» **THE REQUEST**: Copy word for word the stretch of the Parable of the Sower reflection below from "For me, a favorite" through "more piercing, difficult.".

» **EXTRACTED TEXT**:
** Start **

Wednesday, July 22, 2015

Day 12--The heart

"He told them many things in parables, saying: "Listen! A sower went out to sow..." -Matthew 13:3 




I've always liked parables. Who doesn't relish a good story?  As a child, so much of what I was taught at Catholic CCD was hard to grasp, but the parables, they made sense.  House built on sand.  Merchant found a pearl.  A man stopped to help a sick man. Great! Let's color a picture, and then we can all go home. 

As an adult, I have an even greater respect for them. Now I appreciate the genius of their design. Like burrs that stick to your socks--long after class is over, you'll find their simple images sleeping in the corners of your mind. They are winsome; they invite you in and then entreat you to find a comfortable place to rest, to stop and think a bit. Where would I build my house?  Would I sell my field? Would I be too busy to stop?

For me, a favorite among them has always been the Parable of the Sower.  Great imagery--A sower had a field, and he broadcast some seed. It fell on four different types of ground: path, stony, thorny, and good soil. Four scenarios, four results.  Even better, Jesus took care to elucidate this one it point-by point.  No need to guess what is meant.

But in my 40's, it's begun to puzzle me, even to sadden me.  Although it's straightforward and clean in many regards, in others, it's unfathomable. As a child, it was easy to conclude "Yes, I want to be the good soil!" and move on.  But as an adult, this story takes me to places that are more piercing, difficult.

** End **

» **DATA BLOCK**:

** Start **

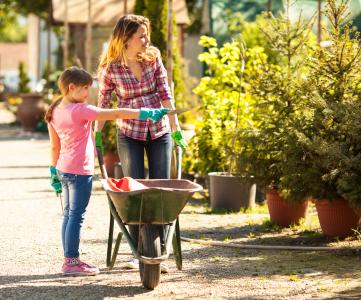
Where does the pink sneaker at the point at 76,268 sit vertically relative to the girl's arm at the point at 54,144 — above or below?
below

** End **

» **SOLUTION FOR THIS TASK**:
For me, a favorite among them has always been the Parable of the Sower.  Great imagery--A sower had a field, and he broadcast some seed. It fell on four different types of ground: path, stony, thorny, and good soil. Four scenarios, four results.  Even better, Jesus took care to elucidate this one it point-by point.  No need to guess what is meant.

But in my 40's, it's begun to puzzle me, even to sadden me.  Although it's straightforward and clean in many regards, in others, it's unfathomable. As a child, it was easy to conclude "Yes, I want to be the good soil!" and move on.  But as an adult, this story takes me to places that are more piercing, difficult.